Best practices voor podbeveiliging in Azure Kubernetes Service (AKS)

  • Artikel
  • 6 minuten om te lezen

Bij het ontwikkelen en uitvoeren van toepassingen in Azure Kubernetes Service (AKS) is de beveiliging van uw pods een belangrijke overweging. Uw toepassingen moeten worden ontworpen voor het principe van het minste aantal vereiste bevoegdheden.
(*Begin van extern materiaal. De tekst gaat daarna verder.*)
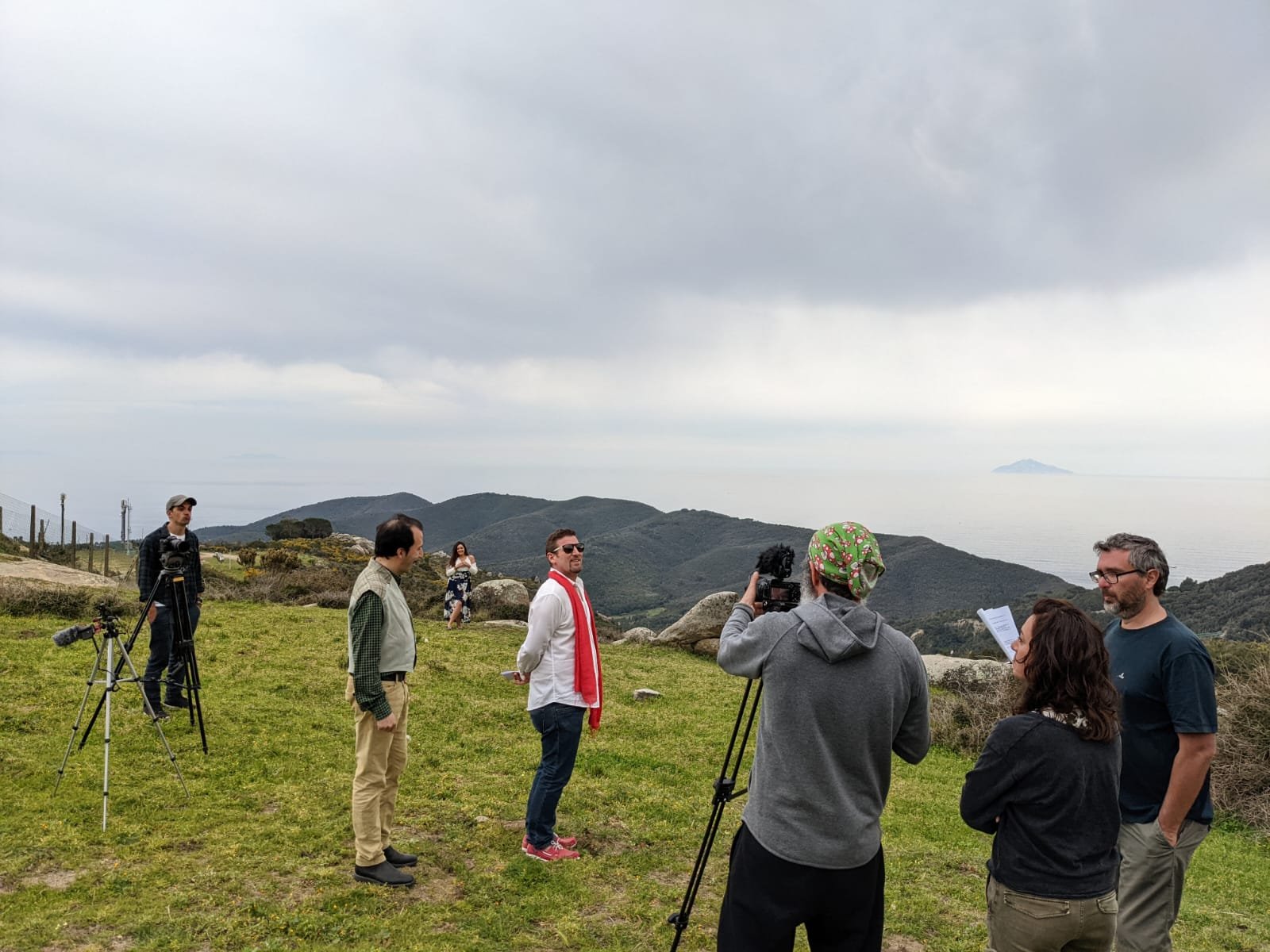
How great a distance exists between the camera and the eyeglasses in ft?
11.9

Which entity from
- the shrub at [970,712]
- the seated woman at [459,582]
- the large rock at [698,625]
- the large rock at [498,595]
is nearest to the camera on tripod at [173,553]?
the seated woman at [459,582]

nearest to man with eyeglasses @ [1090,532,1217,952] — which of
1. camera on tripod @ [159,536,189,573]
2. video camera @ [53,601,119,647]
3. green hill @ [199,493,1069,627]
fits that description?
video camera @ [53,601,119,647]

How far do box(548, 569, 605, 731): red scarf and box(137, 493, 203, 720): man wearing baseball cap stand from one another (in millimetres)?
4468

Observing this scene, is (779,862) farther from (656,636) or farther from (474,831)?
(656,636)

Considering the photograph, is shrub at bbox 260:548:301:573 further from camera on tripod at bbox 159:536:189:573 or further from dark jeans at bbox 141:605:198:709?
camera on tripod at bbox 159:536:189:573

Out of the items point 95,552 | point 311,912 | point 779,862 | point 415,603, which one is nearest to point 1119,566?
point 779,862

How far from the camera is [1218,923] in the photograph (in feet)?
19.0

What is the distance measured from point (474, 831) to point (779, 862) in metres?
4.03

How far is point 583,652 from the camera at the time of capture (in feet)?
17.4

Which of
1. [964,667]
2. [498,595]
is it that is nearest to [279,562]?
[498,595]

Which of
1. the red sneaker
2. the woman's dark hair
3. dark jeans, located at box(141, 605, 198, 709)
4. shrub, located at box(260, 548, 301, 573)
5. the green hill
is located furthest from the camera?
the green hill

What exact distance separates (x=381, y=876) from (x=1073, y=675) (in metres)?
4.35

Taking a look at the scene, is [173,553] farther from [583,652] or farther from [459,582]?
[459,582]

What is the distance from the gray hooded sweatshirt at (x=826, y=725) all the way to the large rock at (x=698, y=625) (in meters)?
14.8
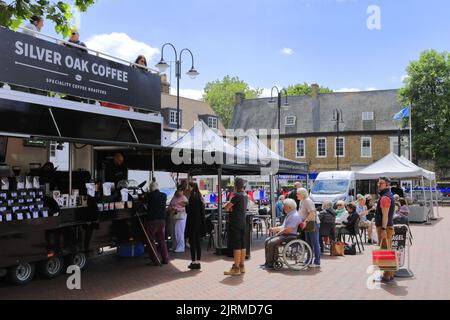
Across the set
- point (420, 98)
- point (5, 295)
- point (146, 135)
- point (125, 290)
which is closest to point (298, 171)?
point (146, 135)

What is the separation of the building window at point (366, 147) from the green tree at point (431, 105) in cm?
431

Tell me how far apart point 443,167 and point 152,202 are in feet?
127

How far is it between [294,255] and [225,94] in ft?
211

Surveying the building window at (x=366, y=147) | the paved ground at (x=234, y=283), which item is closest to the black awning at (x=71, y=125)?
the paved ground at (x=234, y=283)

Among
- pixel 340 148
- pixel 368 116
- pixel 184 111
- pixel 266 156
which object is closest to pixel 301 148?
pixel 340 148

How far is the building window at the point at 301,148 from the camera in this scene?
4811cm

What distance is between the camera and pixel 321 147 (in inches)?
1864

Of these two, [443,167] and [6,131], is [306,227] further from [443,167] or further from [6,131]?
[443,167]

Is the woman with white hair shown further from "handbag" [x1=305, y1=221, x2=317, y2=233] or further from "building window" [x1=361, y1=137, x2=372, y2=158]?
"building window" [x1=361, y1=137, x2=372, y2=158]

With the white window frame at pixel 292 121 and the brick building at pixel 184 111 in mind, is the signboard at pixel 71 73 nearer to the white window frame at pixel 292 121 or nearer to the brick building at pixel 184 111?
the brick building at pixel 184 111

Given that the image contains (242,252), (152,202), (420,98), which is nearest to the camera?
(242,252)

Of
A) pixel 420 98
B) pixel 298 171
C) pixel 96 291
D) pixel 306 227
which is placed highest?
pixel 420 98

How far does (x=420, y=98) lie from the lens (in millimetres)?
42625

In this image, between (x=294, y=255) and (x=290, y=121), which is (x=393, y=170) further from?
(x=290, y=121)
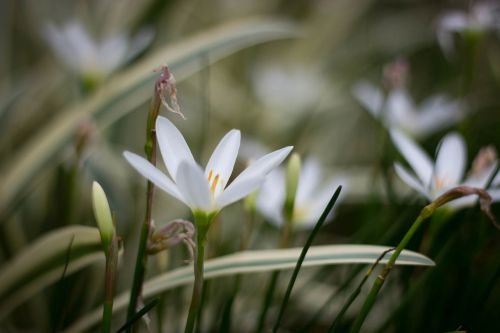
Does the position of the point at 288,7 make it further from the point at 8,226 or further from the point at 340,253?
the point at 340,253

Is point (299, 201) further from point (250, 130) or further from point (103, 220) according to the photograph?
point (250, 130)

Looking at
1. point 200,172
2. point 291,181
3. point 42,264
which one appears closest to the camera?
point 200,172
Het beveiligen van persoonlijke gegevens is een top-of-mind voor klanten. U wilt niet dat referenties, zoals databaseverbindingsreeksen, sleutels of geheimen en certificaten, worden blootgesteld aan de buitenwereld waar een aanvaller kan profiteren van deze geheimen voor schadelijke doeleinden. Voeg ze niet toe aan uw code of sluit ze niet in uw containerafbeeldingen in. Deze aanpak zou een risico vormen voor blootstelling en de mogelijkheid om deze referenties te roteren beperken omdat de containerafbeeldingen opnieuw moeten worden opgebouwd.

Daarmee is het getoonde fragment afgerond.